What is the reality of war that the people of Ukraine are facing?


MB
: War is personal. It’s very personal because it’s about people. What is indescribable in this case is the fact that these seem to be indiscriminate bombings. Bombings are almost designed to touch civilians. Normally that is not something that happens. But when civilians are hurt, again, you’re talking about the weakest, the most vulnerable. The hospitals are disrupted. Supply lines are disrupted. Food chains are disrupted. And so what is it that people need in a time of war? They need to have the absolute essentials, the basics.

We take it for granted every day, but food is scarce, and it’s almost impossible to find clean water and the medical supplies that are needed. Thank God for the International Fellowship of Christians and Jews to be foresighted enough to recognize that, while it may have been an eventuality, the Fellowship of Christians and Jews saw that this was going to come. They got supplies ahead of time. They couldn’t have gotten supplies ahead of time if supporters hadn’t already given the money to the International Fellowship of Christians and Jews to get those much-needed supplies there. Once a war begins, it’s far more difficult to get the supplies in. So thank God that you are foresighted enough through the organization of the International Fellowship of Christians and Jews to go in ahead of time and bring supplies in. But those supplies don’t last long. They have to be refreshed.

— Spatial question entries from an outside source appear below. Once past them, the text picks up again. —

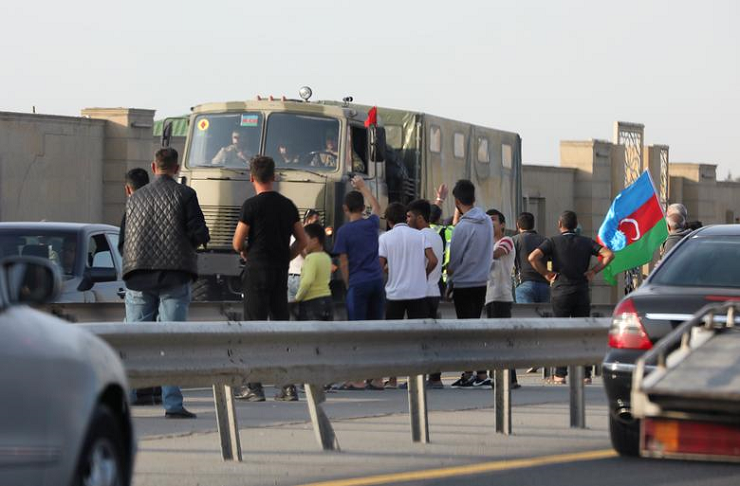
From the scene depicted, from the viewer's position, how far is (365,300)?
1528 cm

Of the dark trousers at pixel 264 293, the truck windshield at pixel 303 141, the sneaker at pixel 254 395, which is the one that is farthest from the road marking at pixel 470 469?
the truck windshield at pixel 303 141

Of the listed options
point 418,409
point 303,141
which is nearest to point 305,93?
point 303,141

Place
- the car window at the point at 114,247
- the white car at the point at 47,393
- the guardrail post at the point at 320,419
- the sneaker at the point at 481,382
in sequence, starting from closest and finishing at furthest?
the white car at the point at 47,393
the guardrail post at the point at 320,419
the sneaker at the point at 481,382
the car window at the point at 114,247

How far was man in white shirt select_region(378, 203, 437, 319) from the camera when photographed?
15.4 m

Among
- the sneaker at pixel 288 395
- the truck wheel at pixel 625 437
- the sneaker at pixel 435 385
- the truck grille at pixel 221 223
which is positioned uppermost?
the truck grille at pixel 221 223

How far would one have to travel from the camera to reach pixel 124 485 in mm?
6664

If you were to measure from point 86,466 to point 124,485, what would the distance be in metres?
0.56

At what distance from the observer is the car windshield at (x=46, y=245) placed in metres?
16.4

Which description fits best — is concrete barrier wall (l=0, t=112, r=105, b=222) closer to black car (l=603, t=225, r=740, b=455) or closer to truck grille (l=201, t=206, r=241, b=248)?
truck grille (l=201, t=206, r=241, b=248)

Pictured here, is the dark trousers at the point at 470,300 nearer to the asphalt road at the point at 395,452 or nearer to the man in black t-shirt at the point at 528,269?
the asphalt road at the point at 395,452

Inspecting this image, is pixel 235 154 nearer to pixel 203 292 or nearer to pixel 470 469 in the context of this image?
pixel 203 292

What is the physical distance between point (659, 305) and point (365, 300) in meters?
5.62

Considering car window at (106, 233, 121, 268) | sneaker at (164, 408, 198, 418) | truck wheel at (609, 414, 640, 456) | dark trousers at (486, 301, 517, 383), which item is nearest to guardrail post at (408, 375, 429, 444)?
truck wheel at (609, 414, 640, 456)

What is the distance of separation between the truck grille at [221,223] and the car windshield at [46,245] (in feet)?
19.1
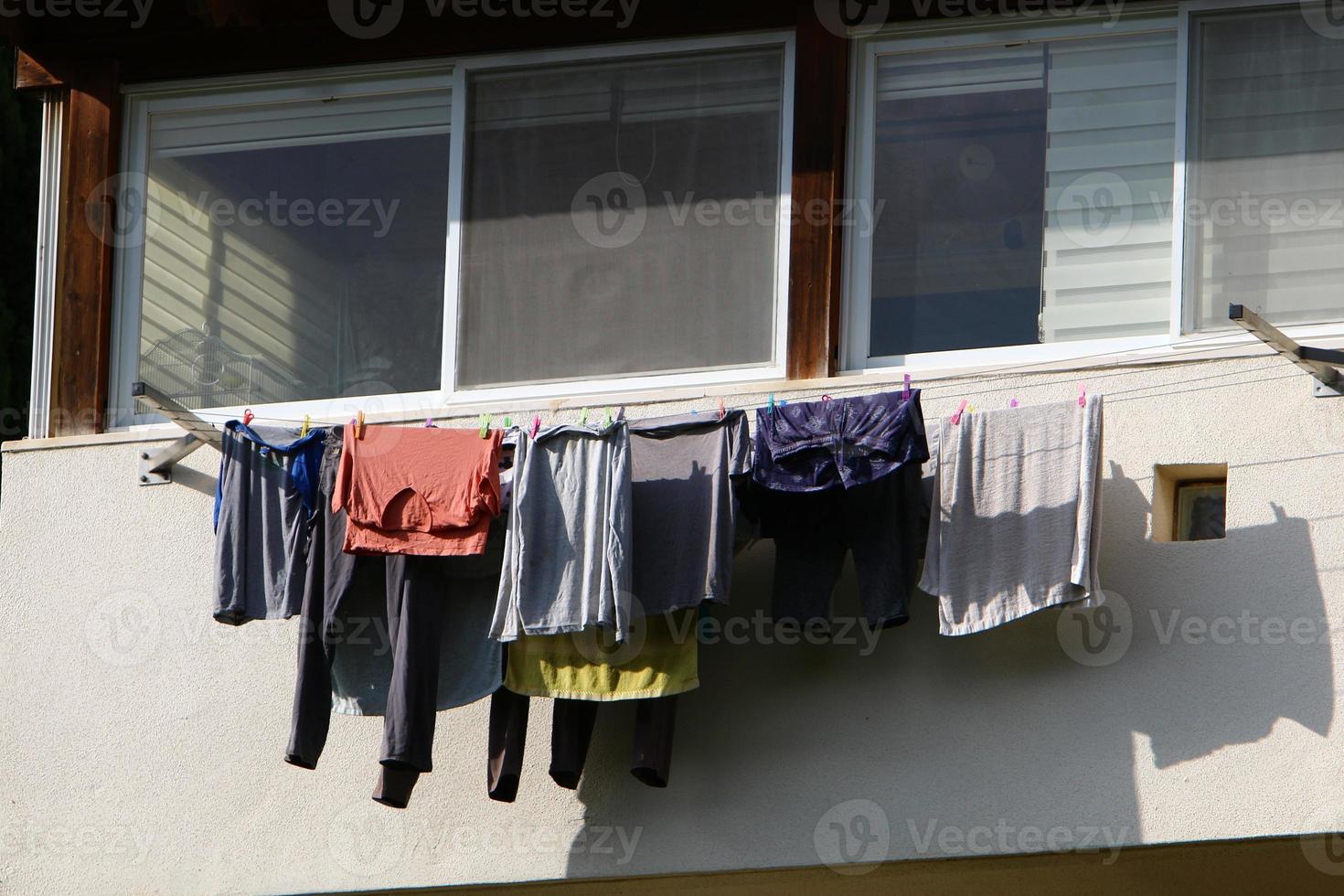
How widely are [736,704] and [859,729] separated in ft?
1.40

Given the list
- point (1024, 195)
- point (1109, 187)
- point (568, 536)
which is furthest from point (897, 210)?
point (568, 536)

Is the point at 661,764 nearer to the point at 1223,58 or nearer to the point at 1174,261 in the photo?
the point at 1174,261

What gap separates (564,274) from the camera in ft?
22.7

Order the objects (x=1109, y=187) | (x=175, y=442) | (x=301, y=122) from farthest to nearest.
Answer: (x=301, y=122)
(x=175, y=442)
(x=1109, y=187)

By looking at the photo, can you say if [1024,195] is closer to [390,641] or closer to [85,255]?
[390,641]

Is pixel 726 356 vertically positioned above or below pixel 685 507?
above

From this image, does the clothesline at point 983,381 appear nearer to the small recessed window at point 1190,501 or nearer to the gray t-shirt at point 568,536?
the small recessed window at point 1190,501

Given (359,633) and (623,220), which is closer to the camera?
(359,633)

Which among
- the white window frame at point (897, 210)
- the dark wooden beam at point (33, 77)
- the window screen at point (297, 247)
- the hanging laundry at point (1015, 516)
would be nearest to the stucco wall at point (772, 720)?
the white window frame at point (897, 210)

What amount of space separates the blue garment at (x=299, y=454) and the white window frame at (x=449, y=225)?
2.21 ft

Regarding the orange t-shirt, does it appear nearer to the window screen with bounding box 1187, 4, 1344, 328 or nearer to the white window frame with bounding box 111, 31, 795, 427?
the white window frame with bounding box 111, 31, 795, 427

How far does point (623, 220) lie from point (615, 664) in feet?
5.99

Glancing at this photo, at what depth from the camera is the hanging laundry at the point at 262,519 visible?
20.0 feet

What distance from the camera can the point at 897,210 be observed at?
6.68 meters
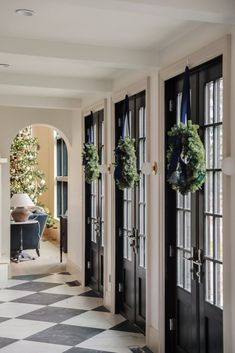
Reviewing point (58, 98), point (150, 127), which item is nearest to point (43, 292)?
point (58, 98)

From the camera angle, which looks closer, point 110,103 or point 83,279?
point 110,103

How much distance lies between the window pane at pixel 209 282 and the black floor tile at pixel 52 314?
88.6 inches

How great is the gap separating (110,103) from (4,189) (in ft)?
9.01

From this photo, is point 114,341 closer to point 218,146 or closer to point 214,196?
point 214,196

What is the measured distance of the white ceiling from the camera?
109 inches

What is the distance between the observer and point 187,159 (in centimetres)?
341

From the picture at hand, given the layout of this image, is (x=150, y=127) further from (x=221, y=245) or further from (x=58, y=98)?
(x=58, y=98)

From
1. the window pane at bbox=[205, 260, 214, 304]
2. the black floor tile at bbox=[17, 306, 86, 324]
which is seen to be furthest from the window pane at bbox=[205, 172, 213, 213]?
the black floor tile at bbox=[17, 306, 86, 324]

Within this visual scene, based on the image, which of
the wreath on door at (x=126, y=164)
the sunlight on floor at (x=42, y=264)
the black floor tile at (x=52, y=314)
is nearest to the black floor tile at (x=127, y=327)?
the black floor tile at (x=52, y=314)

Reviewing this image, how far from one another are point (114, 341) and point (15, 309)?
1612 mm

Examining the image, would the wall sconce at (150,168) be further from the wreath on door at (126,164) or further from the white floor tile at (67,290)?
the white floor tile at (67,290)

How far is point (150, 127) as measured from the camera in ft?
14.5

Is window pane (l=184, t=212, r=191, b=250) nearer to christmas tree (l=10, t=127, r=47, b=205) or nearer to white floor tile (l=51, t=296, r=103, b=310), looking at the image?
white floor tile (l=51, t=296, r=103, b=310)

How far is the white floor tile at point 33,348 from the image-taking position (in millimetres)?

YE: And now we’re at that point where after over a week of war, you have to start creating a humanitarian corridor to get supplies in and it’s going to happen and we have to be prepared on the border to be able to drive it in, distribute it to all the different cities that are running low on medicine and food.

Supplies are running low and because we’re able to prepare for it beforehand, we still have some left. But my prayers are that we’ll be able to get more humanitarian supplies before there’s a crisis that we haven’t experienced, humanitarian levels like that in my lifetime.